* start DOCUMENT SECTION *

Florida Democrat Josh Weil, the once little-known progressive teacher who stunned the political world in March by raising nearly $14 million for a failed congressional special election bid, is now running to become the Sunshine State’s next senator.

Weil is the first major Democratic candidate to file for the 2026 Senate race. “I'll be everywhere,” Weil said of his planned campaign tour across the state, which kicks off Wednesday at a veterans center in conservative Clay County.

By entering the race, Weil hopes to replace Sen. Ashley Moody, a Republican selected by Gov. Ron DeSantis in January to replace Marco Rubio once he became secretary of State.

Moody, a former state attorney general who shares a close relationship with U.S. Attorney General Pam Bondi, brought in $1.2 million through her joint fundraising committee and raised roughly $400,000 in her campaign account during the first three months of this year for the 2026 election. She has yet to attract a serious primary challenger.

She also has brought together a campaign apparatus that looks similar to the team that helped Donald Trump to victory in 2024, one that includes pollster Tony Fabrizio and former Trump campaign co-chair Chris LaCivita at a super PAC supporting her election. Her ties to key players in the Trump orbit are a sign the president is unlikely to support a challenger during the GOP primary, even though DeSantis picked Moody without asking for Trump’s permission or blessing.

Trump’s involvement in the state he calls home could make Weil’s Senate bid more difficult. He previously sought the Democratic nomination for Senate during the 2022 cycle, but lost to former Rep. Val Demings — who went on to lose to Rubio by 16 points despite massively outfundraising him. Weil said that in the next 17 months Trump’s favorability could fall, even in Florida, citing his tariff announcements as an example.

“By this time next year,” Weil said, “we could see Ashley Moody trying to distance herself from Trump to save her political campaign.”

The House seat Weil ran for in April opened up after Mike Waltz joined the Trump administration as national security adviser, only to be mired in a messaging scandal months later that resulted in Trump instead nominating him to be confirmed as the next U.N. ambassador. Republican Randy Fine, a former state legislator, won that race by 14 points.

* end DOCUMENT SECTION *
* start DATASET CONTENT *

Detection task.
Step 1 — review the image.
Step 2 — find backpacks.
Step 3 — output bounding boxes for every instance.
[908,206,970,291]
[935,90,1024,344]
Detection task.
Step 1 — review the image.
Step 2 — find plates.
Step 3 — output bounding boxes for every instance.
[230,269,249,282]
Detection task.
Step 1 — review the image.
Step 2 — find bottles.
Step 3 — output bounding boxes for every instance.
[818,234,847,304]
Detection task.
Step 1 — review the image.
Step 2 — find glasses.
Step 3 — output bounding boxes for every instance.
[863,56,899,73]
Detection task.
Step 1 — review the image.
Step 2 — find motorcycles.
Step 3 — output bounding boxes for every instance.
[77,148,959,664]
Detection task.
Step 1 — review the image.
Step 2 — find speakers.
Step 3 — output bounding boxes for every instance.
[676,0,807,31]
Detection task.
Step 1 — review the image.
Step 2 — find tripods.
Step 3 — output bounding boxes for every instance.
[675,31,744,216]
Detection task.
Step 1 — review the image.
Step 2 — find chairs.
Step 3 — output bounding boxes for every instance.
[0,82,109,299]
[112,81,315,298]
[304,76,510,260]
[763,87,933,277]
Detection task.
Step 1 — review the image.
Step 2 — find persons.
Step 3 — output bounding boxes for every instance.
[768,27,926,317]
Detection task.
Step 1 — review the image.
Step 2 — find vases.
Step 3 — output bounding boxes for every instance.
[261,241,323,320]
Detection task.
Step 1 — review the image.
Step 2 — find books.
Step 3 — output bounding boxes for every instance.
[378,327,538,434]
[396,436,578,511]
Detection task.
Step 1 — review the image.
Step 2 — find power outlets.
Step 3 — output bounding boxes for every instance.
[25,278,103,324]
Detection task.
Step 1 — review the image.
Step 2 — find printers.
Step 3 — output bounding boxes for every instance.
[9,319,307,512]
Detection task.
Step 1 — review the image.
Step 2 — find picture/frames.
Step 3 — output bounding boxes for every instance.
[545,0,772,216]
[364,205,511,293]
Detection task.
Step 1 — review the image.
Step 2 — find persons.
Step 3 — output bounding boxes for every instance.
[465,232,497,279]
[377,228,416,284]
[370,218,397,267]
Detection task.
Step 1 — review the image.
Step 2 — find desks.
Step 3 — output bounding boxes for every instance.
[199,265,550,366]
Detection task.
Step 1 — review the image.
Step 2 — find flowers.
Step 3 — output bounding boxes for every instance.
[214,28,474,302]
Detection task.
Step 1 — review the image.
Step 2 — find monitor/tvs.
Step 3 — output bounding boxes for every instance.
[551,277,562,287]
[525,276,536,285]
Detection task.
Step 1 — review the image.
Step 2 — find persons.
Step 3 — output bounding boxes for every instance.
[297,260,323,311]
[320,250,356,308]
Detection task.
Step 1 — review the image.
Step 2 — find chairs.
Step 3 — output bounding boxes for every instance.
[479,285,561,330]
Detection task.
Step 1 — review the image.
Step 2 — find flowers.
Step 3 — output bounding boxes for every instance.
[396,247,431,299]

* end DATASET CONTENT *
* start DATASET CONTENT *

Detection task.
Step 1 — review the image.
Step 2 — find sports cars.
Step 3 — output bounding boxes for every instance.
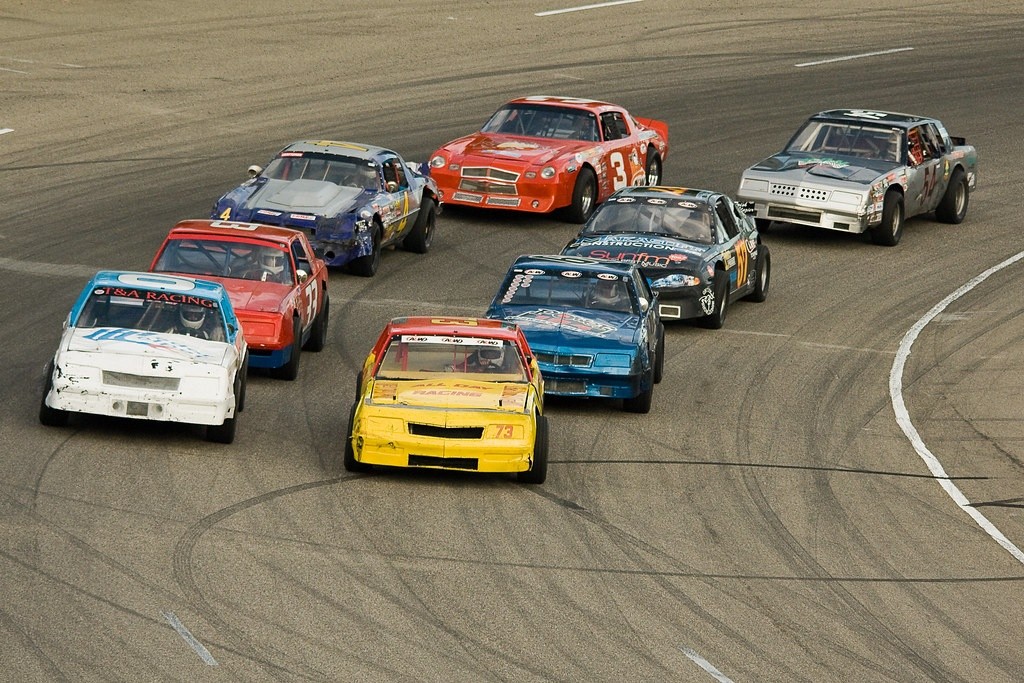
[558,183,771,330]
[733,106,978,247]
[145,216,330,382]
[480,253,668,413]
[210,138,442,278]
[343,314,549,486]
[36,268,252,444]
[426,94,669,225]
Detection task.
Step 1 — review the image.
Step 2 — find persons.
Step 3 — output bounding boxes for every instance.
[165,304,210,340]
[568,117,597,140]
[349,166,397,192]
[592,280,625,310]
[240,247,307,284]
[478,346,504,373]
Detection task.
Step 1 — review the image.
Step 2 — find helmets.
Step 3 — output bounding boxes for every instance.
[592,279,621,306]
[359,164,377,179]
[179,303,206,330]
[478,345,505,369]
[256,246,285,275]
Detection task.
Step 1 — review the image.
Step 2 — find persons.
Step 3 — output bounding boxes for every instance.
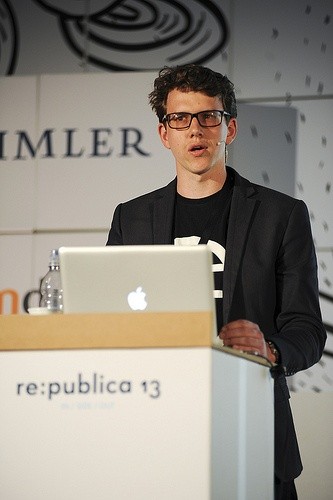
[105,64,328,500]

* end DATASET CONTENT *
* start DATASET CONTENT *

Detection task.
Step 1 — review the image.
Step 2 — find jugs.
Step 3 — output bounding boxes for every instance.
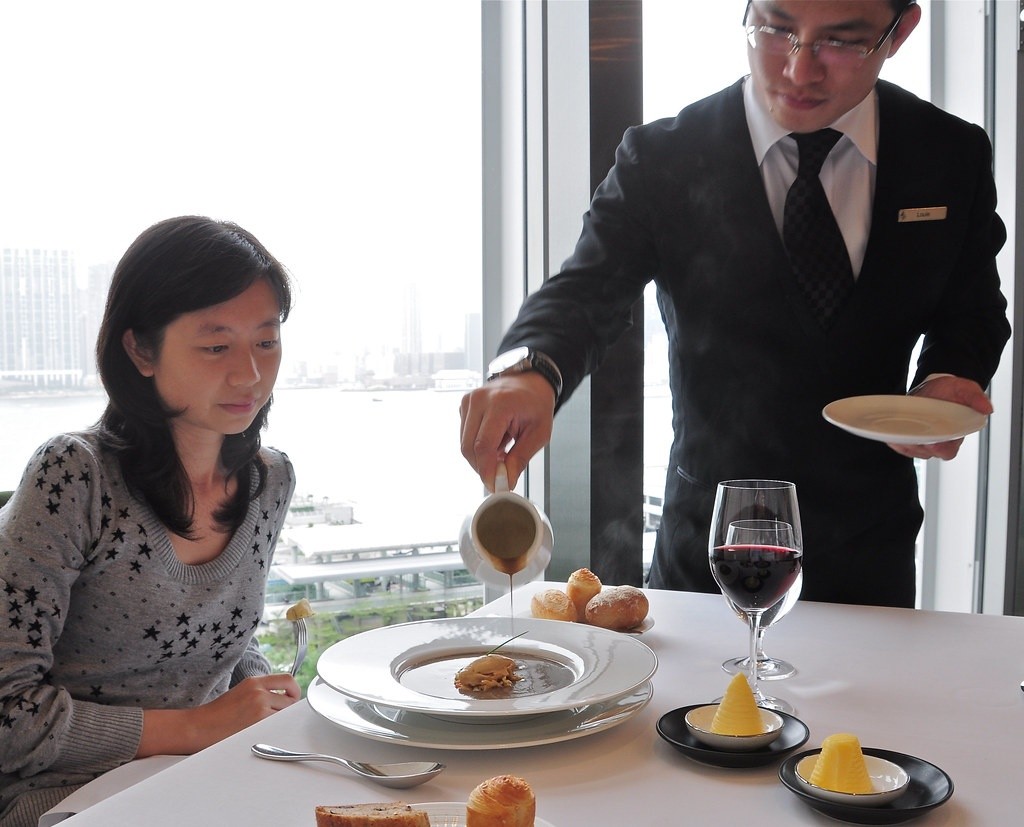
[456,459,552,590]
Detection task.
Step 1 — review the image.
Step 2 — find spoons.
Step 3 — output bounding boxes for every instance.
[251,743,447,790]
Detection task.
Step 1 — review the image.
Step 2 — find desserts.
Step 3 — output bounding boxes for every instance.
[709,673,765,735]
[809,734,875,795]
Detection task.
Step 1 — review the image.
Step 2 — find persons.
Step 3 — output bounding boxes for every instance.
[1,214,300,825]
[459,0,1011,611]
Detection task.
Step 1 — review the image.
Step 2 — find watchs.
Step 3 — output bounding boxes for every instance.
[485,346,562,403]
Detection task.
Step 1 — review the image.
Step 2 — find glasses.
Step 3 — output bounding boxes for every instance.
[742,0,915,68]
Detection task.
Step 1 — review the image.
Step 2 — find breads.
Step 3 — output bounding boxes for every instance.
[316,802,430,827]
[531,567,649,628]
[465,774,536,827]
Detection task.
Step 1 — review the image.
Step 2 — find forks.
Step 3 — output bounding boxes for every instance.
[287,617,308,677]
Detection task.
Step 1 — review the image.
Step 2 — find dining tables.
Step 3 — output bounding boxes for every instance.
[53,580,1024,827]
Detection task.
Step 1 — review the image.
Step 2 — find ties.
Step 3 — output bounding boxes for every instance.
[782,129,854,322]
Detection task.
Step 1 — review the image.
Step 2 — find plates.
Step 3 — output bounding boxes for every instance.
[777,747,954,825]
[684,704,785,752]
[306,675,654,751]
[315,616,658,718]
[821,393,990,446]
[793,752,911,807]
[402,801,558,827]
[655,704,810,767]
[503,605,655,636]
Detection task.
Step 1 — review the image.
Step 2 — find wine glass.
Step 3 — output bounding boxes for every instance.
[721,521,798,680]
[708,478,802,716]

* end DATASET CONTENT *

**GIVEN REQUEST**
Copy out the entire article about Josh Weil's Senate run word for word, from the first sentence to the last.

**RESPONSE TO THIS TASK**
Florida Democrat Josh Weil, the once little-known progressive teacher who stunned the political world in March by raising nearly $14 million for a failed congressional special election bid, is now running to become the Sunshine State’s next senator.

Weil is the first major Democratic candidate to file for the 2026 Senate race. “I'll be everywhere,” Weil said of his planned campaign tour across the state, which kicks off Wednesday at a veterans center in conservative Clay County.

By entering the race, Weil hopes to replace Sen. Ashley Moody, a Republican selected by Gov. Ron DeSantis in January to replace Marco Rubio once he became secretary of State.

Moody, a former state attorney general who shares a close relationship with U.S. Attorney General Pam Bondi, brought in $1.2 million through her joint fundraising committee and raised roughly $400,000 in her campaign account during the first three months of this year for the 2026 election. She has yet to attract a serious primary challenger.

She also has brought together a campaign apparatus that looks similar to the team that helped Donald Trump to victory in 2024, one that includes pollster Tony Fabrizio and former Trump campaign co-chair Chris LaCivita at a super PAC supporting her election. Her ties to key players in the Trump orbit are a sign the president is unlikely to support a challenger during the GOP primary, even though DeSantis picked Moody without asking for Trump’s permission or blessing.

Trump’s involvement in the state he calls home could make Weil’s Senate bid more difficult. He previously sought the Democratic nomination for Senate during the 2022 cycle, but lost to former Rep. Val Demings — who went on to lose to Rubio by 16 points despite massively outfundraising him. Weil said that in the next 17 months Trump’s favorability could fall, even in Florida, citing his tariff announcements as an example.

“By this time next year,” Weil said, “we could see Ashley Moody trying to distance herself from Trump to save her political campaign.”

The House seat Weil ran for in April opened up after Mike Waltz joined the Trump administration as national security adviser, only to be mired in a messaging scandal months later that resulted in Trump instead nominating him to be confirmed as the next U.N. ambassador. Republican Randy Fine, a former state legislator, won that race by 14 points.